Lentement, elle allait franchir la porte suivante, lorsqu’elle entendit l’immense étonnement de tous les visiteurs. Derrière elle, toutes les notes de musique changeaient vivement de position, sans pourtant que l’accord sonore ne soit bouleversé. Comme libérées de la portée, toutes les sphères décidaient d’un nouvel axe, amorçaient une rotation étrange, dans la pièce tout entière, et les bulles traversaient désormais les gens comme eux les avaient traversées peu de temps auparavant. Le gardien de la salle s’était levé, ébahi, sans comprendre. C’était un autre équilibre en définition, un nouveau centre, presque gravitationnel. A cet instant, le regard de Natasha fut capté par un petit élément, lui aussi en rotation autour d’une ronde : de plus en plus brillant, de plus en plus intense à mesure que les autres notes s’orientaient… Elle reconnut la petite boussole de l’arrêt de bus. La distance ne lui permettait plus de distinguer l’aiguille, elle observait simplement l’accroissement de la lumière, le mouvement de rotation, comme en orbite autour de la note bleue.
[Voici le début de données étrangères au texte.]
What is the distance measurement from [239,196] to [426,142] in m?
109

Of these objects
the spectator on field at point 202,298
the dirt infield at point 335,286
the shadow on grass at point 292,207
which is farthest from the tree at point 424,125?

Le commissaire de l’exposition venait d’entrer, suivi d’un personnel important. Le silence des hommes contrastait avec la reprise ascensionnelle de l’accord mineur. A voix haute, pourtant, un visiteur s’enchanta : « on dirait maintenant des planètes et des satellites. C’est prodigieux. » L’objet minuscule semblait une étoile, une fulgurance brillante qui, seule, désormais, ne cessait d’accélérer, au point de menacer à nouveau l’équilibre des notes-planètes à l’entour. Tout fut très rapide, la musique cessa ; à l’œil humain, la petite boussole disparut. Tout reprit sa place, progressivement, et son habituelle composition.
Natasha étouffait un peu, tremblante, parcourue par d’innombrables idées. Au fond d’elle se répétaient cette lumière et cette expression « Espace-musique, Espace-musique », en un rythme palpitant.